Navigation for nerve cells

FLRT proteins direct precursors of pyramidal cells to their destination by attractant and repellent signals

October 22, 2014

During brain development, the precursors of nerve cells sometimes have to migrate long distances from their place of origin to their destination. In this process, proteins, such as FLRTs (pronounced “flirts”), act as guide molecules. Researchers at the Max Planck Institute of Neurobiology in Martinsried, together with colleagues at the Universities of Oxford and Frankfurt have now discovered that FLRT proteins on the surface of progenitor cells can induce repellent and attractant signals depending on its binding partner. The scientists used X-ray crystallography to reveal the structural bases for both FLRT-mediated adhesion and repulsion. They applied this knowledge to elucidate how these opposed signals control cellular migration. Which signal predominates depends on the particular type of cell migration. The results further show that FLRTs also exert attractant and repellent effects in the walls of blood vessels and therefore control the development of other tissue types as well.

Pyramidal cells are the central nerve cells in the cerebral cortex. During embryonic development, the precursors of pyramidal cells follow the paths of glial cell axons to migrate from their original location to the surface of the cerebral cortex. As soon as they reach their intended layer, they develop into mature pyramidal cells and interlink to form a functional network. Pyramidal cells also spread to a limited extent within these layers, though the importance of such tangential migration is still poorly understood.

This migration of precursor pyramidal cells is controlled by FLRTs (fibronectin-leucine-rich transmembrane proteins) located on the cell surface. According to the researchers at the Max Planck Institute in Martinsried, FLRTs and the Unc5 receptor form a group of guidance proteins with opposing effects on cell migration. On one hand, they act as a repellent. This is the case when a FLRT molecule binds to an Unc5 receptor on the surface of a progenitor cell. “In this way, as the precursor cell migrates radially, it receives a signal to continue migrating at an adjusted speed to not move prematurely into outer layers,” explains Rüdiger Klein from the Max Planck Institute of Neurobiology.

However, if two identical FLRT molecules bind to each other, this triggers an adhesive signal. The scientists’ results show that pyramidal cells are guided in this manner as they spread tangentially, without affecting their ability to find their target layer. Thus, there are proteins with attractant and repellent effects located on the surface of precursor pyramidal cells. “By integrating these opposing signals, cells can navigate through brain tissue.

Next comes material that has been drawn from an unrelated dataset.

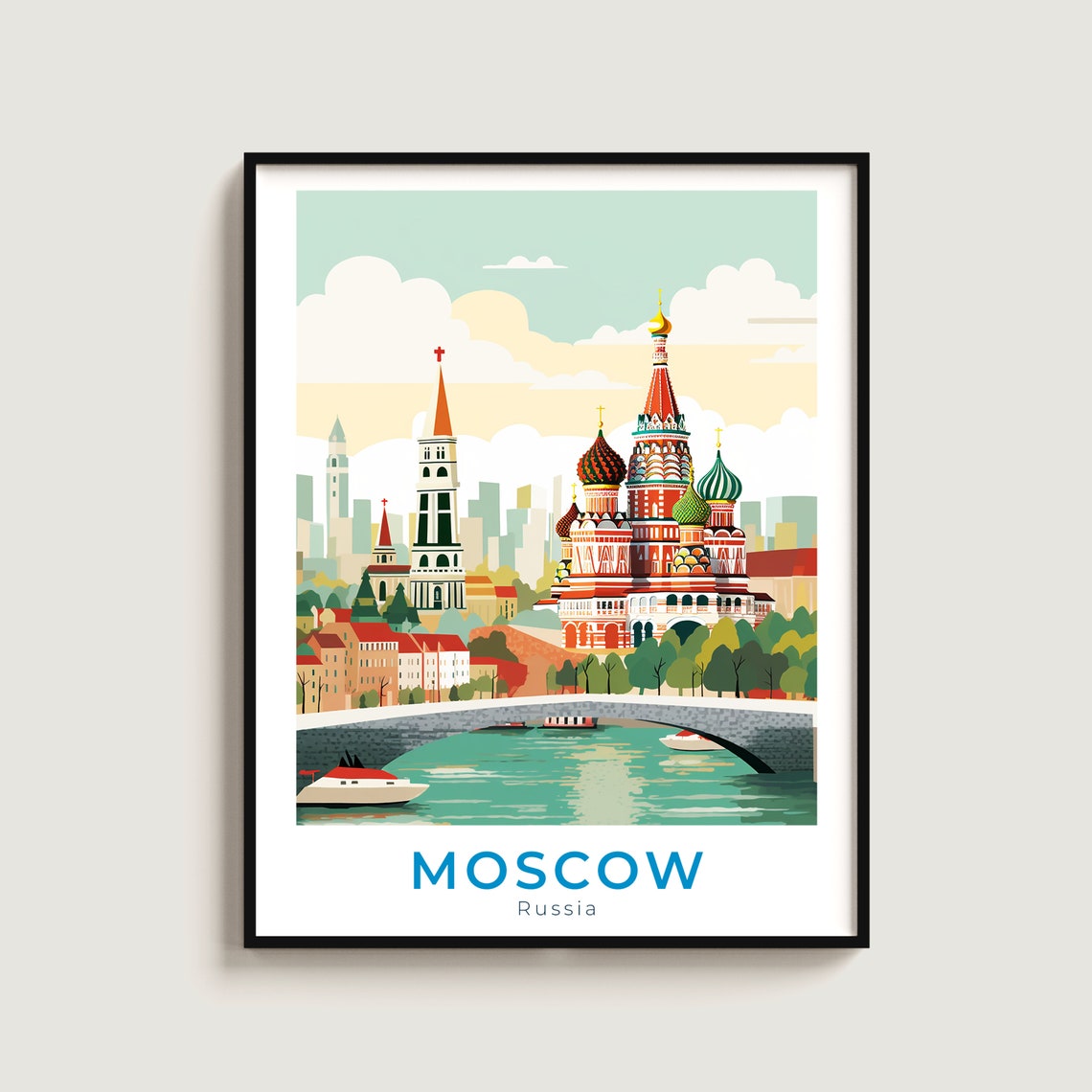 Moscow Russia St Basils Cathedral Red Square Vintage Art Poster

During radial migration FLRTs induce repulsion; during tangential dispersion FLRT attraction dominates,” says Klein.

In their study the scientists also investigated whether the mechanisms of FLRT adhesion and repulsion are present in other cell types. Their findings show that cells in the walls of blood vessels in the retina and the umbilical cord are also controlled by a combination of attractant and repellent signals modulated by FLRT and Unc5 proteins.